EZB bleibt sich treu

Die europäischen Währungshüter haben im Zuge der heutigen Zinssitzung sowohl die „Forward Guidance“ angepasst, als auch ihre Einschätzung hinsichtlich der Risiken für den Konjunkturausblick adjustiert. Gegenüber dem geldpolitischen Statement im April wurde nun auf den Hinweis über die grundsätzliche Möglichkeit einer weiteren Zinssenkung verzichtet. Notenbankchef Draghi begründete diese Entscheidung unter anderem, mit dem Verweis auf das deutlich gesunkene Risiko eines Abrutschens in die Deflation. Hinsichtlich der Konjunkturaussichten ist bei den Währungshütern eine wachsende Zuversicht auszumachen. Dies spiegelt sich unter anderem darin wider, dass die Notenbank-Oberen die Risiken für den Konjunkturausblick nunmehr als weitestgehend ausgeglichen betrachten. Doch trotz dieser grundsätzlich erfreulichen Anpassungen, haben Spekulationen auf eine baldige Abkehr der EZB von ihrem derzeitigen ultra-expansiven geldpolitischen Kurs einen Dämpfer erfahren. So beklagen die Währungshüter einen nur schwach ausgeprägten grundlegenden Preisauftrieb in der Eurozone.
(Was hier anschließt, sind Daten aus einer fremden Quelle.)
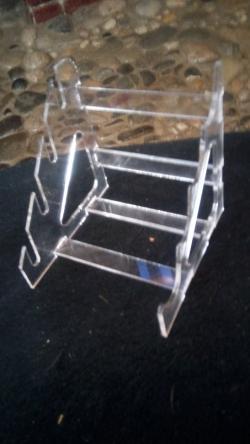 Small Knife Display Stand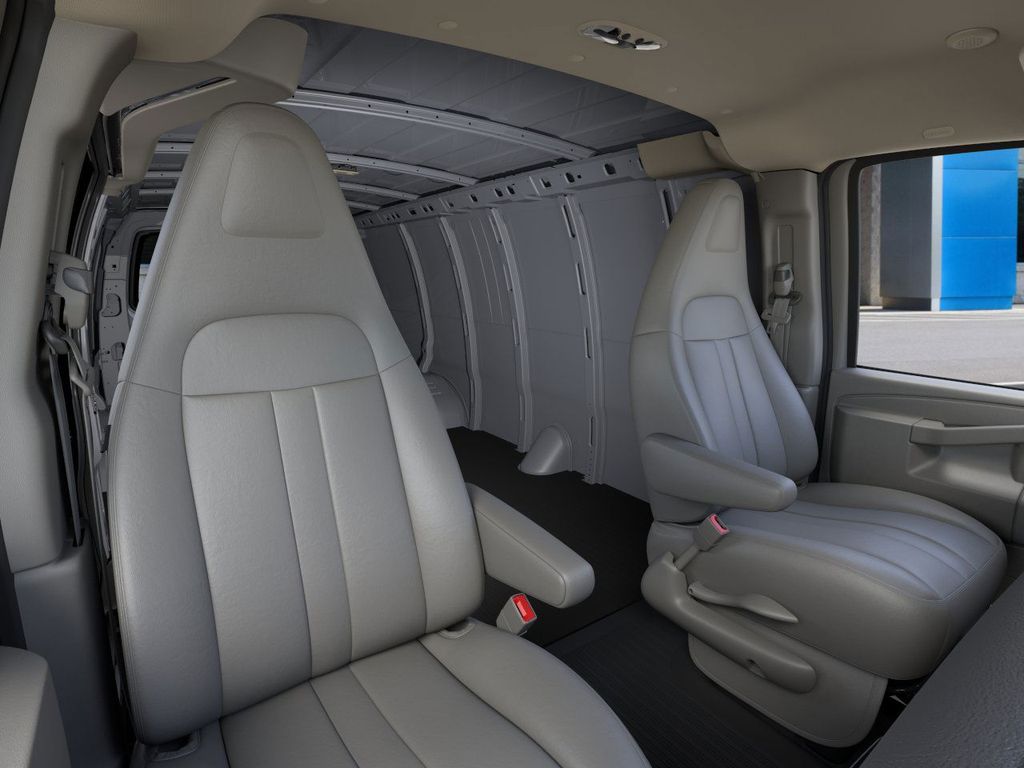 2025 Chevrolet Express Cargo Work Van - Photo 15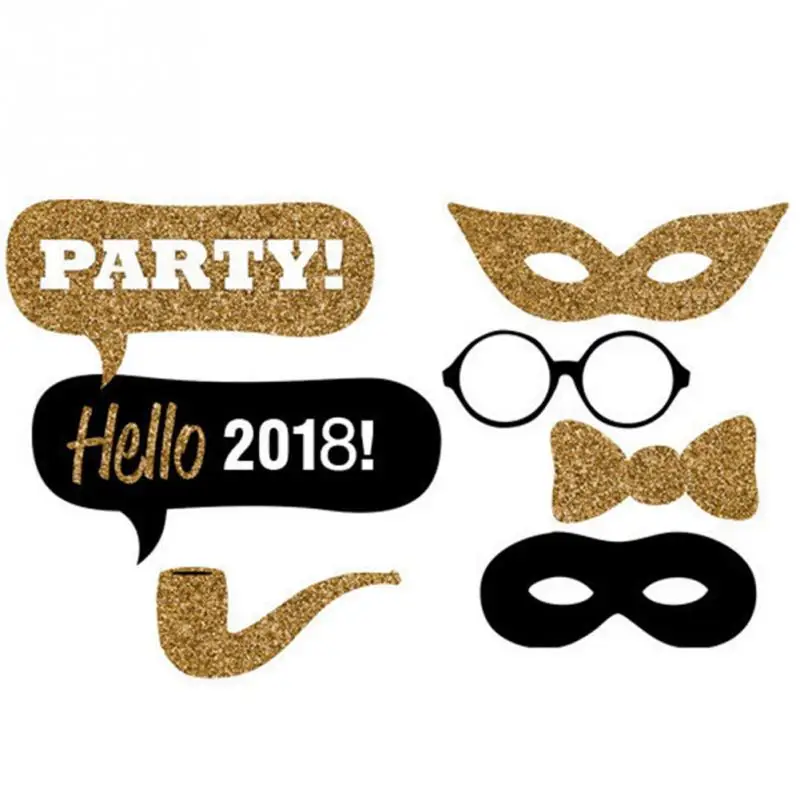 1set 26PC Wedding Photo Booth Props Bride To Be Funny Decor Married Graduation Baby Shower | Дом и сад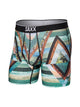 SAXX SAXX VOLT BOXER BRIEF - GRAPHIC BY NATURE - CLEARANCE - Boathouse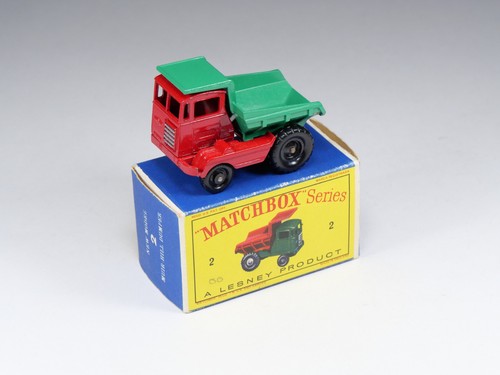 Matchbox muir hill - 2-c,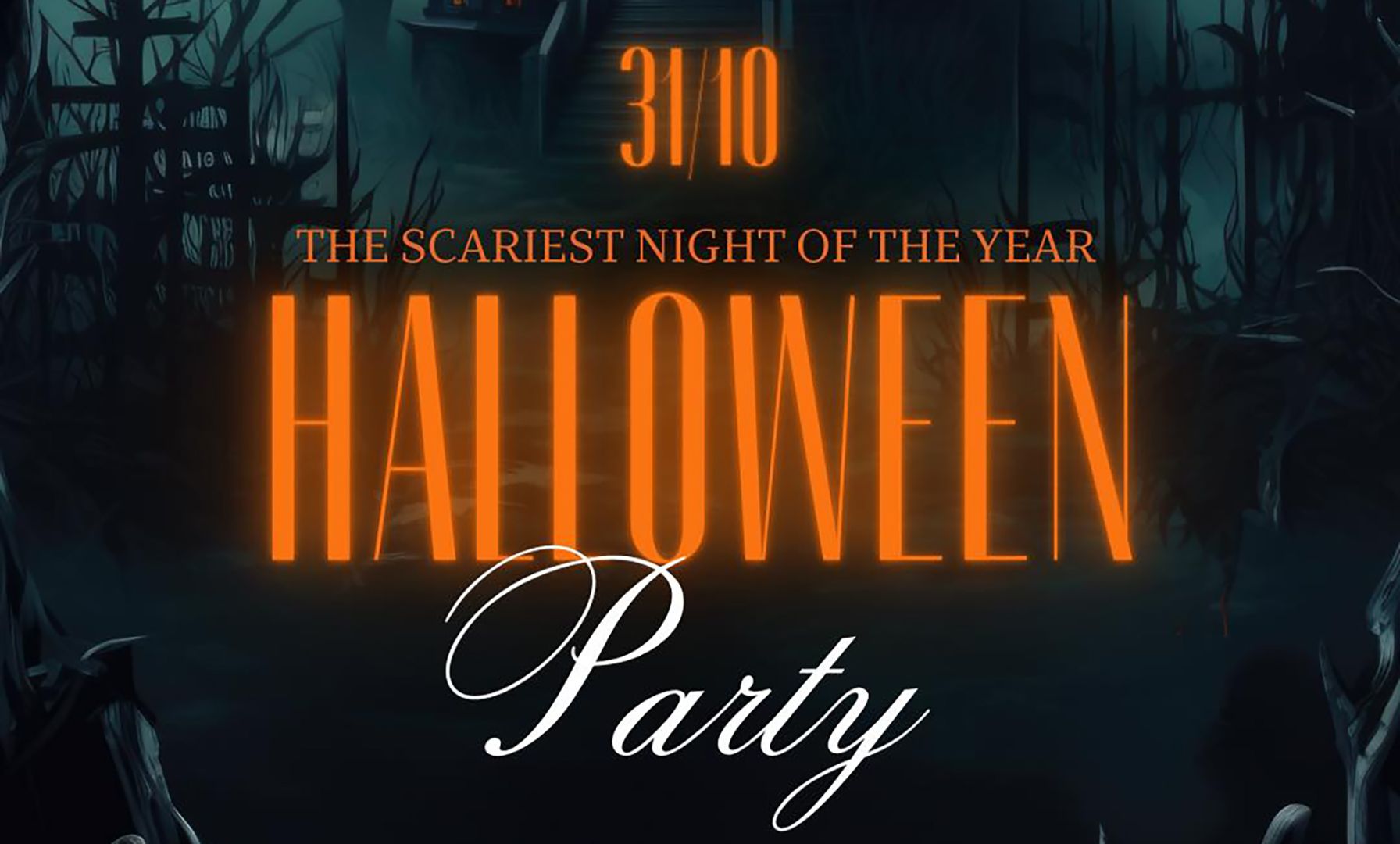 HALLOWEEN 31/10 Nebo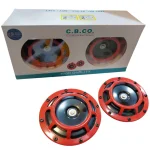 بوق خودرو سی بی کو مدل JN903 بسته 2 عددی - تصویر 4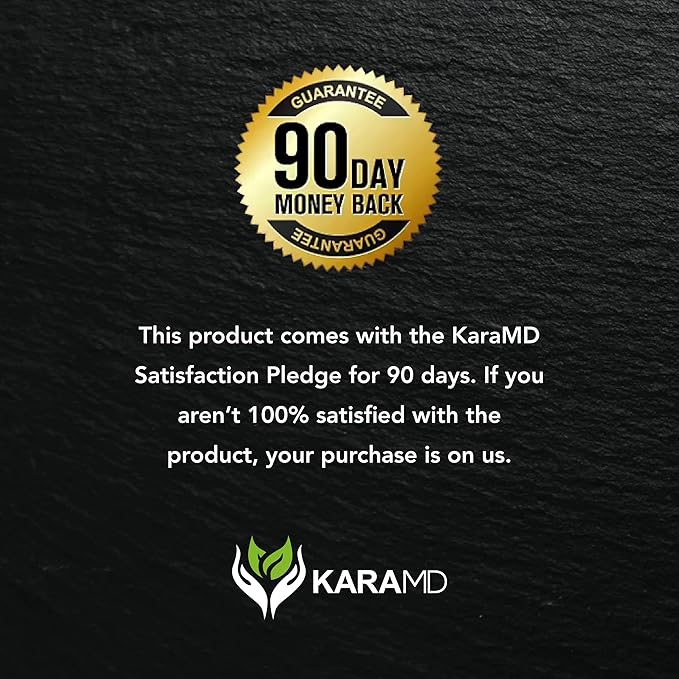 KaraMD Comfort Guard X24 | Joint & Movement Support Supplement | Turmeric Curcumin, Boswellia & Ginger | Ease Muscle Discomfort & Joint Stiffness | Non-GMO, Gluten Free & Vegan Friendly (90 Servings)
Im Zuge der heutigen Zinssitzung hat Notenbankchef Draghi die überarbeiteten Projektionen der EZB-Stabsmitarbeiter zur Konjunktur- und Inflationsentwicklung vorgestellt. Erfreulich ist in diesem Zusammenhang, dass die BIP-Projektionen über alle Zeithorizonte hinweg um jeweils 0,1 Prozentpunkte angehoben wurden. Demgegenüber erschütternd ist die teilweise drastische Abwärtsrevision der Inflationsprojektionen. Die Projektion für das Jahr 2018 liegt nur noch bei 1,3% und damit 0,3 Prozentpunkte (!) unterhalb der vorherigen Schätzung. Notenbankchef Draghi begründet den schwachen Preisauftrieb unter anderem mit einem fehlenden Lohndruck. Dies ist vor allem dahingehend bemerkenswert, als dass die Arbeitslosenquote in der Eurozone in den zurückliegenden Monaten kontinuierlich gesunken ist. Die Notenbank zeigt sich aber weiter zuversichtlich, dass bei einer sich zusehends schließenden Produktionslücke im Euroraum die Inflation Auftrieb erfährt und auch das Anleiheankaufprogramm weiter seine Wirkung entfaltet. Man müsse nur geduldig sein.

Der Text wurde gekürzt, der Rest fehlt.